San Diego, Calif., Aug. 19, 2013 — Approximately 30 programmers from around the country gathered recently for an intensive, two-day Hack-a-thon to improve the University of California, San Diego’s Neuroscience Information Framework —  a government-sponsored research portal into all things neuroscience.

Hackers at the NIF Hack-a-thon
Hackers at the Neuroscience Information Database Hack-a-thon earlier this month made improvements to NIF, which serves as a “data warehouse” for neuroscientific research.

NIF is a web-based, neuroscience resource housed at the Qualcomm Institute, the UC San Diego division of the California Institute for Telecommunications and Information Technology. It compiles and categorizes data, web pages, and literature in an accessible, searchable fashion to meet the needs of any biomedical researcher. Essentially, NIF is a “data warehouse” and acts similarly to the National Library of Medicine’s publication search engine, PubMed. But Anita Bandowski, a neuroscientist and project lead of NIF, notes that “the NIF registry accounts for databases, software tools and other forms of ‘intellectual output’ that are not publications accessible by PubMed.”

Developed in a collaborative effort by neuroscientists and computer scientists, NIF uses “concept-based searches” to gather information. For example, a concept-based search in NIF for the enzyme “Akt” also displays information about “PKB,” because these two names, created by different scientific groups, identify the same gene.  A Google search for “Akt,” in contrast, would create a list of topics related to that term and would miss other relevant data pertaining to “PKB.”

### [Study material]
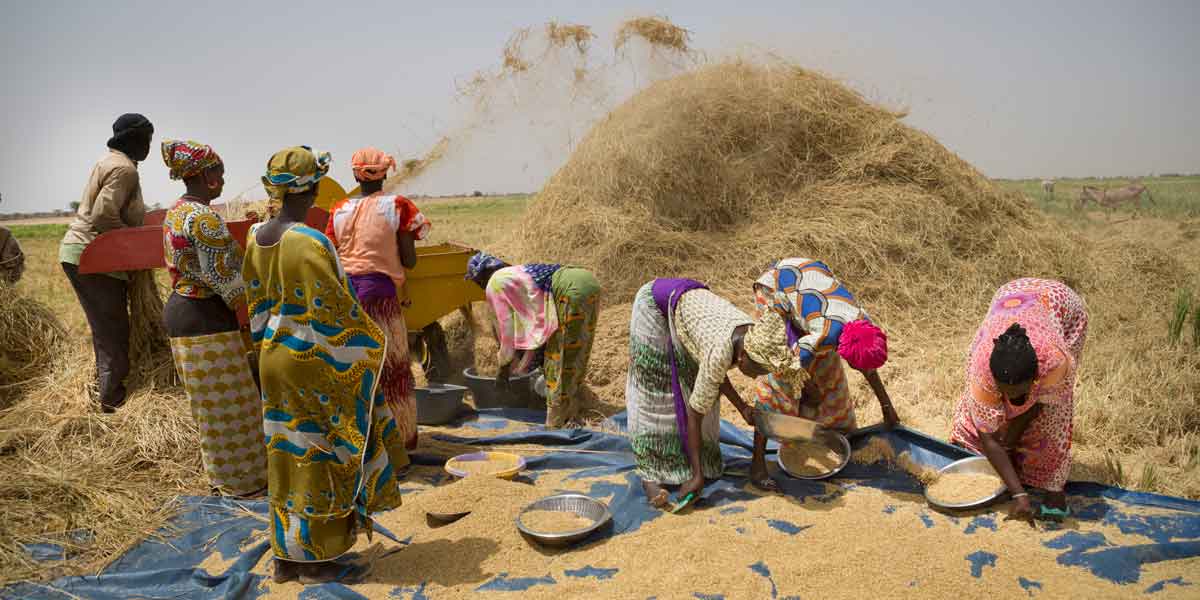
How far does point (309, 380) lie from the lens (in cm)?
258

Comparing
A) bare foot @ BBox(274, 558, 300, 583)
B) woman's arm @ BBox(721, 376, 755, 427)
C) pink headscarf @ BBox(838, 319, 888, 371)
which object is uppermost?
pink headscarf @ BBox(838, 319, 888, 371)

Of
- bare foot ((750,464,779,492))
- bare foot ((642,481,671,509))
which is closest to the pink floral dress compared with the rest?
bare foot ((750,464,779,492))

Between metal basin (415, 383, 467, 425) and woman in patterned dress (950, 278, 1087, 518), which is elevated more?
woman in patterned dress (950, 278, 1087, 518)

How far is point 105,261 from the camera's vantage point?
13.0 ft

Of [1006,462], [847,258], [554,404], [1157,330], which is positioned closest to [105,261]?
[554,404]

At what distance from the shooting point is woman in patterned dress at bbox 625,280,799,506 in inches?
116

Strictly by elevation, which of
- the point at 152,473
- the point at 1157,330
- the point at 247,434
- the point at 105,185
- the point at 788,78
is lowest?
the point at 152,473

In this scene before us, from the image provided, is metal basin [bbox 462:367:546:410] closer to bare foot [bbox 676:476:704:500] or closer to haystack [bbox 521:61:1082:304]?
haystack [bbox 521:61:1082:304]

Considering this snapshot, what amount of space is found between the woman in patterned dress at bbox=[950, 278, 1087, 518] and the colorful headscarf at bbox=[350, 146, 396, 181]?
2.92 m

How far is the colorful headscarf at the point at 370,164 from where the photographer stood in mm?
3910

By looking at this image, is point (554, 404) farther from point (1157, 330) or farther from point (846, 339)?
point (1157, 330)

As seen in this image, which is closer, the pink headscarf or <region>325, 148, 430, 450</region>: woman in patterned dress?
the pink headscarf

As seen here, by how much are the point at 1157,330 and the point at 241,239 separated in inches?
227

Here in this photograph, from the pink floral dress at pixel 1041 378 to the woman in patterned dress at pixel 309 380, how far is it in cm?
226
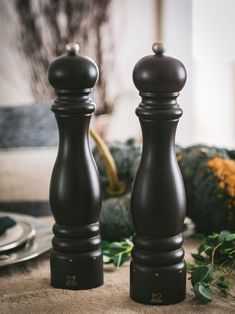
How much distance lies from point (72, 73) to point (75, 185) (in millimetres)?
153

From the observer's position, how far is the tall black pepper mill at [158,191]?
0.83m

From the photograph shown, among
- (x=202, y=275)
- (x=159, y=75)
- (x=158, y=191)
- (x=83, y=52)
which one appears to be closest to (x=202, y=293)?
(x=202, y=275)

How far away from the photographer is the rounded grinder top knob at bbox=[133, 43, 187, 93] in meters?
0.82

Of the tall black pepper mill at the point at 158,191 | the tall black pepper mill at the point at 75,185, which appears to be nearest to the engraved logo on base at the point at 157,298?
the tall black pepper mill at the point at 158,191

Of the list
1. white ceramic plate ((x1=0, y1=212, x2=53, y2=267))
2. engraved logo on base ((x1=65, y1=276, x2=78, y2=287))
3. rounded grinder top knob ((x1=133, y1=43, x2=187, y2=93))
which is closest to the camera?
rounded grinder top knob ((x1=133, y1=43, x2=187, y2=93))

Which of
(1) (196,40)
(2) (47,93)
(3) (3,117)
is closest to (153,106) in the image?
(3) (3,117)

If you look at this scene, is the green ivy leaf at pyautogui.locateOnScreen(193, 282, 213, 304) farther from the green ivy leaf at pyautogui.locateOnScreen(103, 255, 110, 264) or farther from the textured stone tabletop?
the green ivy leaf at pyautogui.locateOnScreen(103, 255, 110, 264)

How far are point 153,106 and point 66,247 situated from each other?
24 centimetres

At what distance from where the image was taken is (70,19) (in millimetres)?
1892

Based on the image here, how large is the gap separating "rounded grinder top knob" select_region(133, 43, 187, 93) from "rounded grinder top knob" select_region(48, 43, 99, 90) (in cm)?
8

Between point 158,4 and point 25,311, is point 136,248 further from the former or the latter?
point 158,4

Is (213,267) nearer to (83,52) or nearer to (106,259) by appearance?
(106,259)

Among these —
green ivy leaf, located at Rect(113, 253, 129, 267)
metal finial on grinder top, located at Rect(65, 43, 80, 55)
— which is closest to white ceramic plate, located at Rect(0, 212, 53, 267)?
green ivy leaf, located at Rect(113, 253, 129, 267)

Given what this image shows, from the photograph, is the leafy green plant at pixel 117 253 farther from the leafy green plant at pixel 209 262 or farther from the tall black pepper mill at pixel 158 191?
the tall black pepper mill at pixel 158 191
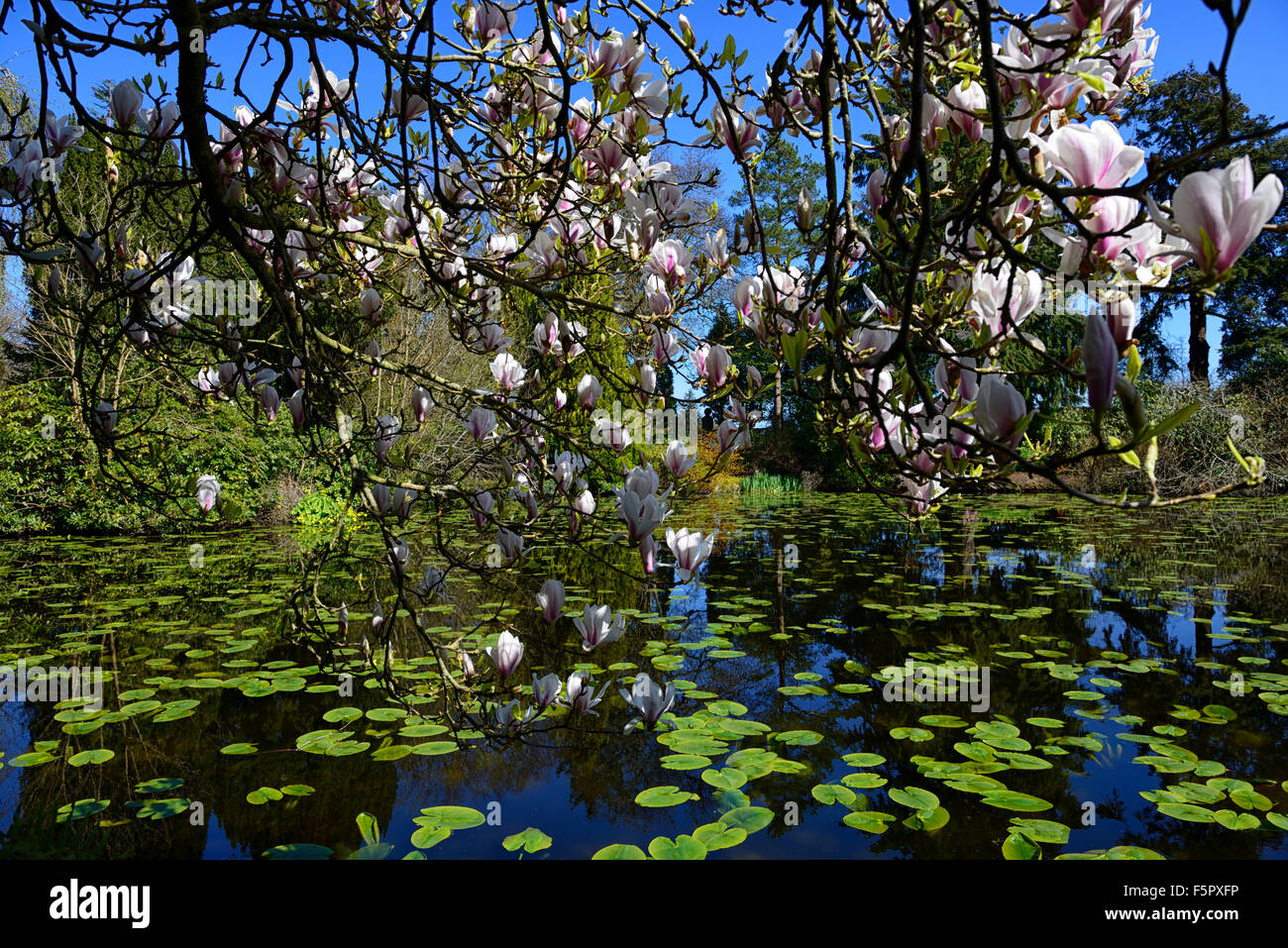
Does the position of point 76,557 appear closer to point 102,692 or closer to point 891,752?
---
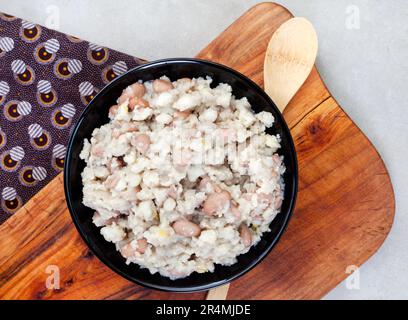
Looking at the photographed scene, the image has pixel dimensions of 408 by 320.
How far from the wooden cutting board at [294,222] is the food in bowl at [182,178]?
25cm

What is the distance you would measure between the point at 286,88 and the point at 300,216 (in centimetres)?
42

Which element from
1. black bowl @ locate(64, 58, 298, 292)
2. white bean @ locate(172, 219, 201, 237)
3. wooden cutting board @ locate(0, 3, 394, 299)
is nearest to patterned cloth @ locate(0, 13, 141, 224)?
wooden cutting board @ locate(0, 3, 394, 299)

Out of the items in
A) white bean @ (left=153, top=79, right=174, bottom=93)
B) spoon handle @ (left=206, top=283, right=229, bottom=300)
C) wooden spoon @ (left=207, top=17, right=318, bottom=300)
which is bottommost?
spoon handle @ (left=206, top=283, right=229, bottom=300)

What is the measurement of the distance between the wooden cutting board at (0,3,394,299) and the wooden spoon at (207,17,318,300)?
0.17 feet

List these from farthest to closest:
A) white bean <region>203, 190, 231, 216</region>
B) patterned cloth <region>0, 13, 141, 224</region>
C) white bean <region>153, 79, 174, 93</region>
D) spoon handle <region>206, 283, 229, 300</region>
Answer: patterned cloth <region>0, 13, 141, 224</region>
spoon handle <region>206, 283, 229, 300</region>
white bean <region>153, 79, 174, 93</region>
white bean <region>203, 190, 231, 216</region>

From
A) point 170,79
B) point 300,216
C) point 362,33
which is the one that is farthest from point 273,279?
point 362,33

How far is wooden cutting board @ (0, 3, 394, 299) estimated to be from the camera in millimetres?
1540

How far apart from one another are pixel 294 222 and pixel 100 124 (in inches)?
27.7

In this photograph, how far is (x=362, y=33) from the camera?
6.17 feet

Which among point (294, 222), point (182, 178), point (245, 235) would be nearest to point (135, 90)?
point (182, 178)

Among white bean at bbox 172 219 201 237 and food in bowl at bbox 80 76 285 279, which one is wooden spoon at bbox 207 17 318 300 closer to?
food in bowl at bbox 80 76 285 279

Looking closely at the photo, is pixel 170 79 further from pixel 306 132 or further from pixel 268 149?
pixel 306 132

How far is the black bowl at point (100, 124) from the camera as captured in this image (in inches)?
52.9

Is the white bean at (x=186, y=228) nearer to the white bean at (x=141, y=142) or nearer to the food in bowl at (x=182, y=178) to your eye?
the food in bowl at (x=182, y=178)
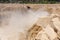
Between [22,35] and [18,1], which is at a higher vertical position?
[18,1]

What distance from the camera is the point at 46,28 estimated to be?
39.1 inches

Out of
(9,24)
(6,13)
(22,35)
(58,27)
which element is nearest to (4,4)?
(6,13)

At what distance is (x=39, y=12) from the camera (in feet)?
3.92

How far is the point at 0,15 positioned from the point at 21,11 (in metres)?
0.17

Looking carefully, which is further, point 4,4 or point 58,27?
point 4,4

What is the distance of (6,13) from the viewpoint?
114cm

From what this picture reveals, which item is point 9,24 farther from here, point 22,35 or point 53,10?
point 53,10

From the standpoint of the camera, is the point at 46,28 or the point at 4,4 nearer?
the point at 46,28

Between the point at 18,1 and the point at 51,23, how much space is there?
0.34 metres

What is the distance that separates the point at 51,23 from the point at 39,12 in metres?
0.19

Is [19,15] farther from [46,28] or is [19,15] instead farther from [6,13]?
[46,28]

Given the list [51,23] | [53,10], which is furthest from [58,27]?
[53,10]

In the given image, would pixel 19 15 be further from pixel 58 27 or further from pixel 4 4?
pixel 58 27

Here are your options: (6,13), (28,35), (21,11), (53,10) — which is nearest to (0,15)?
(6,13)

### [Task statement]
Reproduce the Neuroscience Information Framework article in full, word for word. The entries play no part in what comes next and can be set aside.

### [Solution]
San Diego, Calif., Aug. 19, 2013 — Approximately 30 programmers from around the country gathered recently for an intensive, two-day Hack-a-thon to improve the University of California, San Diego’s Neuroscience Information Framework —  a government-sponsored research portal into all things neuroscience.

Hackers at the NIF Hack-a-thon
Hackers at the Neuroscience Information Database Hack-a-thon earlier this month made improvements to NIF, which serves as a “data warehouse” for neuroscientific research.

NIF is a web-based, neuroscience resource housed at the Qualcomm Institute, the UC San Diego division of the California Institute for Telecommunications and Information Technology. It compiles and categorizes data, web pages, and literature in an accessible, searchable fashion to meet the needs of any biomedical researcher. Essentially, NIF is a “data warehouse” and acts similarly to the National Library of Medicine’s publication search engine, PubMed. But Anita Bandowski, a neuroscientist and project lead of NIF, notes that “the NIF registry accounts for databases, software tools and other forms of ‘intellectual output’ that are not publications accessible by PubMed.”

Developed in a collaborative effort by neuroscientists and computer scientists, NIF uses “concept-based searches” to gather information. For example, a concept-based search in NIF for the enzyme “Akt” also displays information about “PKB,” because these two names, created by different scientific groups, identify the same gene.  A Google search for “Akt,” in contrast, would create a list of topics related to that term and would miss other relevant data pertaining to “PKB.”